进入Hadoop安装目录,编辑 etc/hadoop/hadoop-env.sh 文件并保存

1
2

  # set to the root of your Java installation
  export JAVA_HOME=/usr/lib/jvm/java-8-openjdk-amd64/jre

现在基本上hadoop的单机环境就安装好了,在hadoop-3.1.2/share/hadoop/mapreduce 目录下,有一个hadoop-mapreduce-examples-3.1.2.jar 示例程序。
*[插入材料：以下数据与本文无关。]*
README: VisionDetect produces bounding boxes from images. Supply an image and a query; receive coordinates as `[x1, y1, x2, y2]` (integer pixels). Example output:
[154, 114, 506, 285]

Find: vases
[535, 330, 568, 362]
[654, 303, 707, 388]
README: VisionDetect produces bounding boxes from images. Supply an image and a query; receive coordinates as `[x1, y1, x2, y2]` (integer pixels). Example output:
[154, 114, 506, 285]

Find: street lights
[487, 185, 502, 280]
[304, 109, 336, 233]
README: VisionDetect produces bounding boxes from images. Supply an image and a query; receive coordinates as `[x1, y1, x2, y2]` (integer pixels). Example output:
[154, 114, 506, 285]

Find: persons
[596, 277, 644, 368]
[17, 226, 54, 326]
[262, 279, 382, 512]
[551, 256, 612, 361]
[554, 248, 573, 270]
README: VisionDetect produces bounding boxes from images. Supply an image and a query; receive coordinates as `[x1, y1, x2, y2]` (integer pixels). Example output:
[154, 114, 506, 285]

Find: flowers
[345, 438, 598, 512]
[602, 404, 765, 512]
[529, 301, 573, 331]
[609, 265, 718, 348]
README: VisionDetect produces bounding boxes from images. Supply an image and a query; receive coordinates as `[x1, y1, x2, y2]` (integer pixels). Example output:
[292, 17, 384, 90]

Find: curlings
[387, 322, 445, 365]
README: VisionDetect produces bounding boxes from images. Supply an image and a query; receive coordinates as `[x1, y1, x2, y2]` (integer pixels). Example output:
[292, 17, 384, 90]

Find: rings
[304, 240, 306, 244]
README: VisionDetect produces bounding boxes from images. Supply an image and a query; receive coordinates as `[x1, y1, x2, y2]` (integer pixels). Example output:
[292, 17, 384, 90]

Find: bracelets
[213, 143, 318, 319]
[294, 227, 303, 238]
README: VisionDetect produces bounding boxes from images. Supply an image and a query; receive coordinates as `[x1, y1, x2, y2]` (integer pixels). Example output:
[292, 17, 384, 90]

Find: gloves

进入文件目录,通过如下命令执行该程序:

1

hadoop jar hadoop-mapreduce-examples-3.1.2.jar

看到以下信息,说明hadoop 安装成功了。

An example program must be given as the first argument. 
Valid program names are:   aggregatewordcount: An Aggregate based map/reduce program that counts the words in the input files.   aggregatewordhist: An Aggregate based map/reduce program that computes the histogram of the words in the input files.   bbp: A map/reduce program that uses Bailey-Borwein-Plouffe to compute exact digits of Pi.   dbcount: An example job that count the pageview counts from a database.   distbbp: A map/reduce program that uses a BBP-type formula to compute exact bits of Pi.   grep: A map/reduce program that counts the matches of a regex in the input.   join: A job that effects a join over sorted, equally partitioned datasets   multifilewc: A job that counts words from several files.   pentomino: A map/reduce tile laying program to find solutions to pentomino problems.   pi: A map/reduce program that estimates Pi using a quasi-Monte Carlo method.   randomtextwriter: A map/reduce program that writes 10GB of random textual data per node.   randomwriter: A map/reduce program that writes 10GB of random data per node.   secondarysort: An example defining a secondary sort to the reduce.   sort: A map/reduce program that sorts the data written by the random writer.   sudoku: A sudoku solver.   teragen: Generate data for the terasort   terasort: Run the terasort   teravalidate: Checking results of terasort   wordcount: A map/reduce program that counts the words in the input files.   wordmean: A map/reduce program that counts the average length of the words in the input files.   wordmedian: A map/reduce program that counts the median length of the words in the input files.   wordstandarddeviation: A map/reduce program that counts the standard deviation of the length of the words in the input files.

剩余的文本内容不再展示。